Madagascar picks up the pieces
Three weeks after a second tropical cyclone hit the Indian ocean island of Madagascar, an elderly Malagasy woman lies asleep in the wreckage of her house in Vatomandry on the east coast. It is a forlorn sight. The wooden walls had collapsed inwards and the corrugated iron roof had buckled in the fury of cyclone Eline which tore through Madagascar in mid February. Just a few weeks later, cyclone Gloria swept across vast areas of the island, causing even greater havoc by doubling back in some parts.

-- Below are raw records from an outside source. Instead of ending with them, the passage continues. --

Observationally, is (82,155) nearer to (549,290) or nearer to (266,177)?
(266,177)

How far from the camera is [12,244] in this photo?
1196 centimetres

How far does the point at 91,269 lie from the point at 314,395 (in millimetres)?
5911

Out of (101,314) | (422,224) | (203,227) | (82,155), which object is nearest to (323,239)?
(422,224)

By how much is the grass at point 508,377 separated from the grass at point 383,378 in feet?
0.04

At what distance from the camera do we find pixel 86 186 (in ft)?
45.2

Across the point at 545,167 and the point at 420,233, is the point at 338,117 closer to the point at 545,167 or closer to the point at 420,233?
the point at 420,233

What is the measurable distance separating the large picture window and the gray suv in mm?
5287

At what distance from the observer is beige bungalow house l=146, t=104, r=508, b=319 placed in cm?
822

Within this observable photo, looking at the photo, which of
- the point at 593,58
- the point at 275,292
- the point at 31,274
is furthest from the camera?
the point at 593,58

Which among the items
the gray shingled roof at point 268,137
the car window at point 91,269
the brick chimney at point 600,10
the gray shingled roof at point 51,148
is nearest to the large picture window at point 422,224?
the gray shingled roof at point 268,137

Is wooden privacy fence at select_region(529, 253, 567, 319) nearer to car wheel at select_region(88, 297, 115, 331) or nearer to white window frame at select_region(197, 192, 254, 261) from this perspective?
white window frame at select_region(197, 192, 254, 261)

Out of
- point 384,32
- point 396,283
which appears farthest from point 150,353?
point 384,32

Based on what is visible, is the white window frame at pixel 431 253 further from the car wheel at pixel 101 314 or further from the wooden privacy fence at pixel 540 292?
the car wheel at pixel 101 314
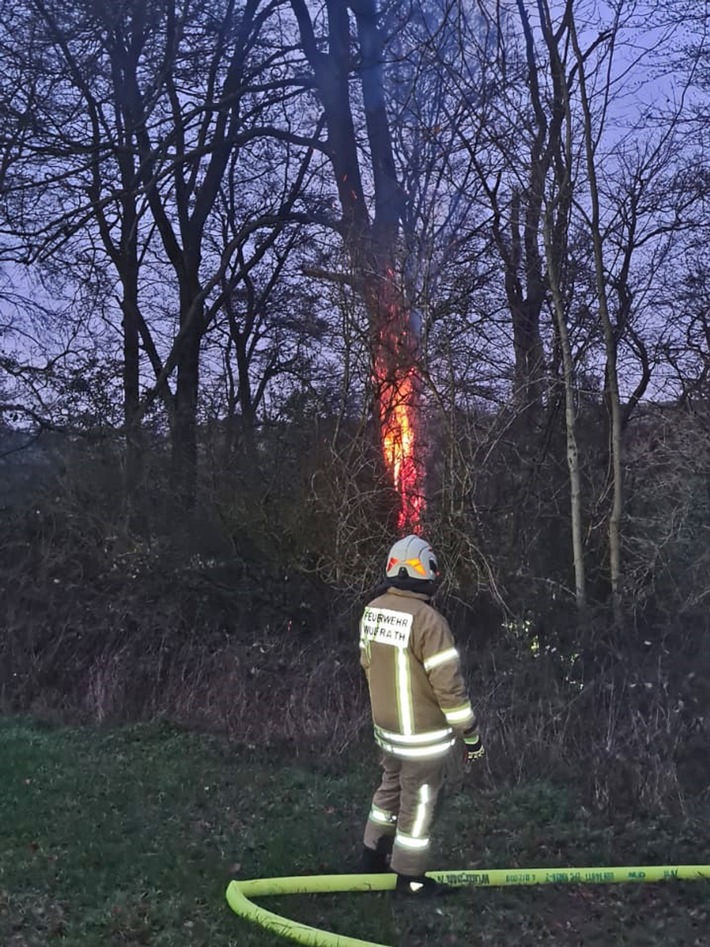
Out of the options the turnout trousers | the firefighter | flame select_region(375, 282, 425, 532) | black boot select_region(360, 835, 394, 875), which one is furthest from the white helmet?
flame select_region(375, 282, 425, 532)

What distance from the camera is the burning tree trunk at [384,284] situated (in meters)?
9.30

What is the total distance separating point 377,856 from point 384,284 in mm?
5831

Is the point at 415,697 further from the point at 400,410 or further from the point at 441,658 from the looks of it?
the point at 400,410

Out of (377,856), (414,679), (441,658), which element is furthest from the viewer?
(377,856)

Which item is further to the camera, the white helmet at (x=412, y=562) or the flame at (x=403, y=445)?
the flame at (x=403, y=445)

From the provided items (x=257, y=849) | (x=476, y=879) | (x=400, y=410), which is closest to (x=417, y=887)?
(x=476, y=879)

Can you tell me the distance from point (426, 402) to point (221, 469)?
10.3ft

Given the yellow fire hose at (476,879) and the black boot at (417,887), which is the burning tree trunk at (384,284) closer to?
the yellow fire hose at (476,879)

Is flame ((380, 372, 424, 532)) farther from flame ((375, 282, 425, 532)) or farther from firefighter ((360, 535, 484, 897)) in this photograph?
firefighter ((360, 535, 484, 897))

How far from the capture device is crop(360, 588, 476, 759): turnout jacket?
4.50m

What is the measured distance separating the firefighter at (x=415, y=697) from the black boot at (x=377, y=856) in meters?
0.16

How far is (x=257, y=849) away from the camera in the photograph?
5293 mm

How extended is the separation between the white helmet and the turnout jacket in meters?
0.09


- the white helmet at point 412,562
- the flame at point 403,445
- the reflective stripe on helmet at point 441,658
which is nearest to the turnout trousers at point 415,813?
the reflective stripe on helmet at point 441,658
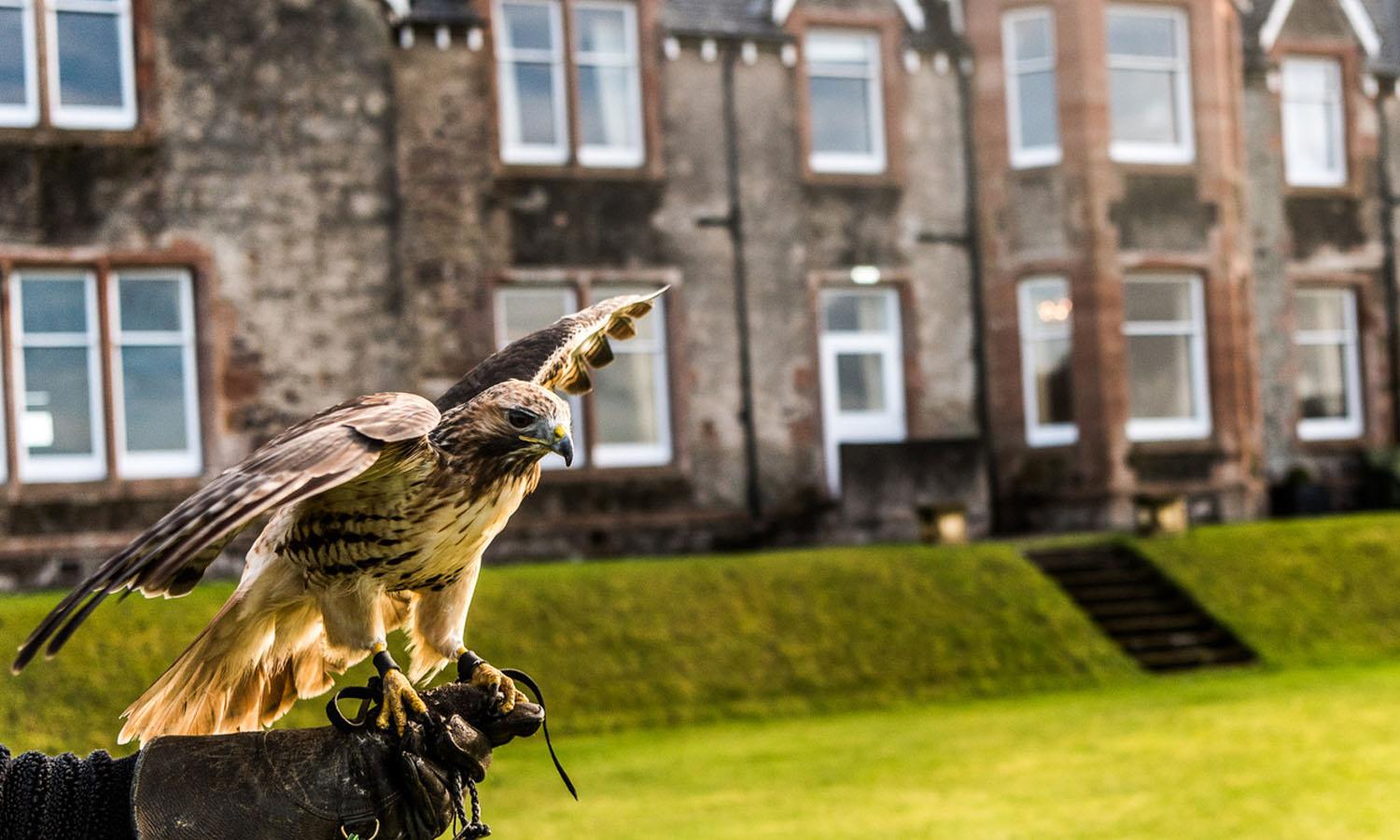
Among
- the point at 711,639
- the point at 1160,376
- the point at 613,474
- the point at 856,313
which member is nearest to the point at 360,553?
the point at 711,639

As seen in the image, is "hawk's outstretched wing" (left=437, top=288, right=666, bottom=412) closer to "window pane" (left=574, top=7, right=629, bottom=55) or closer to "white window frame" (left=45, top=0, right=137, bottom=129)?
"white window frame" (left=45, top=0, right=137, bottom=129)

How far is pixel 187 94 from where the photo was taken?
768 inches

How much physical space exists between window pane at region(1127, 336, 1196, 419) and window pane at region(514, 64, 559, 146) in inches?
326

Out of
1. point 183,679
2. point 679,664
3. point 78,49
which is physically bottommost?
point 679,664

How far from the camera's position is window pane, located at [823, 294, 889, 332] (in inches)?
905

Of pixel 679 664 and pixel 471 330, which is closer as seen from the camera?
pixel 679 664

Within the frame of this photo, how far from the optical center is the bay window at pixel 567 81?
2125cm

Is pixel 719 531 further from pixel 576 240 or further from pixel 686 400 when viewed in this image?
pixel 576 240

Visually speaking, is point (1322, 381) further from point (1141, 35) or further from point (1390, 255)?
point (1141, 35)

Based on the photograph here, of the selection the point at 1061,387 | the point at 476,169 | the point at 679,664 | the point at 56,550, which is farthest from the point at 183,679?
the point at 1061,387

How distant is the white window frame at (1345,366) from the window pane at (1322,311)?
22mm

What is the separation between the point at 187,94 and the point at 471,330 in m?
4.18

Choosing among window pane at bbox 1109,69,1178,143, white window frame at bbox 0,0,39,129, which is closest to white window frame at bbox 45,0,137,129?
white window frame at bbox 0,0,39,129

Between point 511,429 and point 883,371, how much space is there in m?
19.4
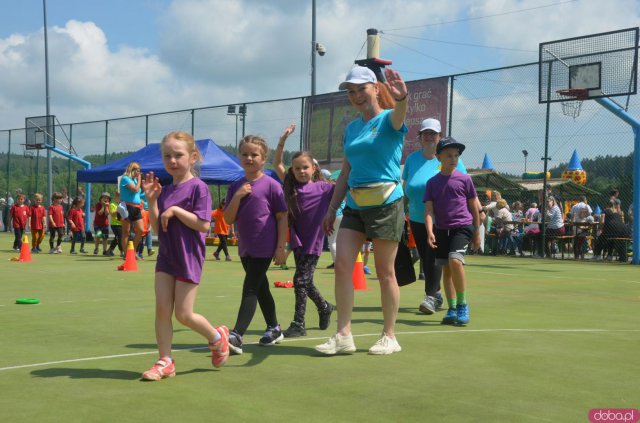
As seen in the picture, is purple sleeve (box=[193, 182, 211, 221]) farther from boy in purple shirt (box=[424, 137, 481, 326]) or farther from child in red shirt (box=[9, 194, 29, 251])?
child in red shirt (box=[9, 194, 29, 251])

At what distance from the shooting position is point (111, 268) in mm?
A: 15633

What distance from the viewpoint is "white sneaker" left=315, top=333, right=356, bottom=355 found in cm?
611

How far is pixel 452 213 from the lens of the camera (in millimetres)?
8180

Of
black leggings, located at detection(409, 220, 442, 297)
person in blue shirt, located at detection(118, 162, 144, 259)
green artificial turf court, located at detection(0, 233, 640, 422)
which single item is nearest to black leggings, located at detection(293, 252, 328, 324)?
green artificial turf court, located at detection(0, 233, 640, 422)

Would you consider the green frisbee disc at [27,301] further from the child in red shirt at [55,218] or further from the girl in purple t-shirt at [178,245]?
the child in red shirt at [55,218]

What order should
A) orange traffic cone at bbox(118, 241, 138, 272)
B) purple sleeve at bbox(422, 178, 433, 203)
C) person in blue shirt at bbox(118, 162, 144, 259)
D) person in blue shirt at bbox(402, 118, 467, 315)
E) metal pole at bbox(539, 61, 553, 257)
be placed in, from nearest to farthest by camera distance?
purple sleeve at bbox(422, 178, 433, 203), person in blue shirt at bbox(402, 118, 467, 315), orange traffic cone at bbox(118, 241, 138, 272), person in blue shirt at bbox(118, 162, 144, 259), metal pole at bbox(539, 61, 553, 257)

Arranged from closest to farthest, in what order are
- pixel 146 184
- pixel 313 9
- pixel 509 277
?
pixel 146 184 < pixel 509 277 < pixel 313 9

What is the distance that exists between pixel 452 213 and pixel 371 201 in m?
2.19

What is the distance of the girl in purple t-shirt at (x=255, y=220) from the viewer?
633cm

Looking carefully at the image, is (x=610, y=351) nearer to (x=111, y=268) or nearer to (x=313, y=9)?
(x=111, y=268)

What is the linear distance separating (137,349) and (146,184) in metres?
1.65

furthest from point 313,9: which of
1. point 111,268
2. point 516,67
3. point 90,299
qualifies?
point 90,299

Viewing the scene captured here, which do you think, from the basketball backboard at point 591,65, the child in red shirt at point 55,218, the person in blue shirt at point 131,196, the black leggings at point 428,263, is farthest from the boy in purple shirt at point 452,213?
the child in red shirt at point 55,218

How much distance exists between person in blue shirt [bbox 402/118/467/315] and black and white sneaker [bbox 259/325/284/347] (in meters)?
2.55
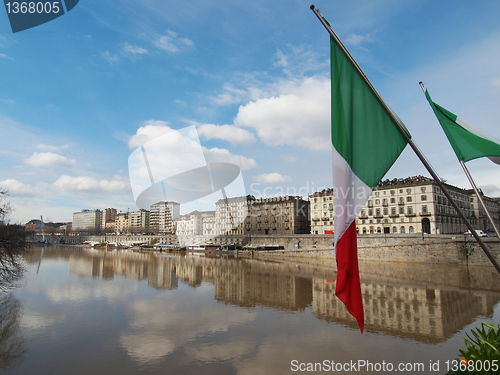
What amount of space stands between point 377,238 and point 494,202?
74.4 metres

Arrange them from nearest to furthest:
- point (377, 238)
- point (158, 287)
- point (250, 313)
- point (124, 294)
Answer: point (250, 313)
point (124, 294)
point (158, 287)
point (377, 238)

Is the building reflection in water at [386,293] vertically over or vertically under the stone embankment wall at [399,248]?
under

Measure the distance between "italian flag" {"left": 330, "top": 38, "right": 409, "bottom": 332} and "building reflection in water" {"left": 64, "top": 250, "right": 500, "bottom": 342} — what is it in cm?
1499

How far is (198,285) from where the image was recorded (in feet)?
113

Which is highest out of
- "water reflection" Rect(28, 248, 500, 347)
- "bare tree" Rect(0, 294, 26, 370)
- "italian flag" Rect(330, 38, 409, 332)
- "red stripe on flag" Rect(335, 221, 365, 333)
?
"italian flag" Rect(330, 38, 409, 332)

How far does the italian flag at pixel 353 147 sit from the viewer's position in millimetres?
5676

Now the most vulnerable inhabitants of Vatomandry are beginning to pick up the pieces of their lives. To help them along, they are given blankets, kitchen sets, plastic sheeting and water purification tablets, part of a 40 ton shipment of aid donated by the Netherlands Red Cross and flown in just days before. "We are grateful for anything we can get," one man said, as he salvaged wooden planks from the river bank near where his home once stood in Brickaville, further up the coast. But the inhabitants of Vatomandry were relatively lucky. "We only got hit once," said Madame Jeannette Razanamala, who heads the local branch of the Malagasy Red Cross. "On the west coast, cyclone Gloria delivered a double dose of turmoil for people in Morondava." A Federation appeal launched last week to assist 100,000 of the worst affected people in Madagascar will provide immediate relief for the victims and will establish a rehabilitation programme for the next nine months. Part of the appeal will fund the distribution of food. Shelter and clean water and sanitation facilities will also be the backbone of a long-term rehabilitation plan. As in Mozambique, the Red Cross will also be working on preparing for the next disaster. "Being prepared is crucial," says Madame Razanamala, "despite the sense of déjà vu about cyclones - we're always caught unawares - and it's the poorest, who are forced to build their homes too close to flooding rivers who suffer most."